Florida Georgia Line
About Florida Georgia Line
When Florida Georgia Line released “Cruise” back in 2012, it split Nashville like a piece of kindling. The polish, the cadence, the whiffs of hip-hop and arena rock—like, was this even country music anymore? And if so, how far could it be stretched until it wasn’t? Formed in 2010, the group—duo Tyler Hubbard and Brian Kelley—not only reflected the changing sound and feel of modern country, but helped break the genre out of some of its self-imposed insularity. After all, this was a new era: You didn’t have to pretend that liking hip-hop meant you couldn’t like country, or that liking country meant you couldn’t like pop.

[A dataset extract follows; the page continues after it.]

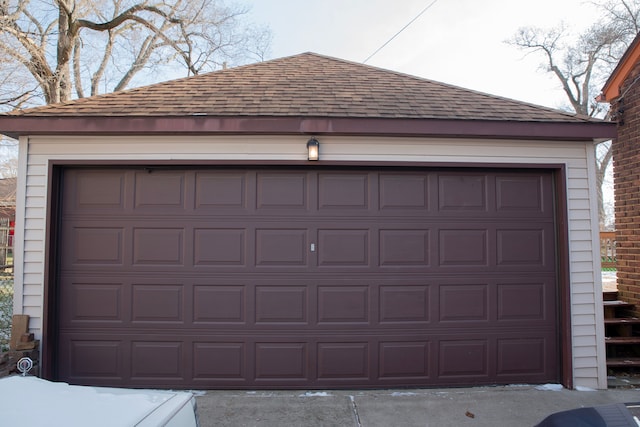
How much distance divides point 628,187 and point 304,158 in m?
4.80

If anything, FGL’s popularity proved that whatever their cosmetic differences might be, mainstream hip-hop and country shared a lot of the same concerns: kicking back, turning up, and having a good time. To younger listeners, tracks like “Cruise”—alongside collaborations with artists such as Nelly (“Lil Bit”) and Bebe Rexha (“Meant to Be”)—didn’t unlock a new world, but validated the one they were already living in. That the group has managed to retain enough of traditional country’s boot-scooting, shot-taking, big-hat energy (with hat-tips to artists like Brooks & Dunn and Garth Brooks) doesn’t hurt, of course (“I Love My Country,” “Get Your Shine On”). After all, even new eras need their good old boys.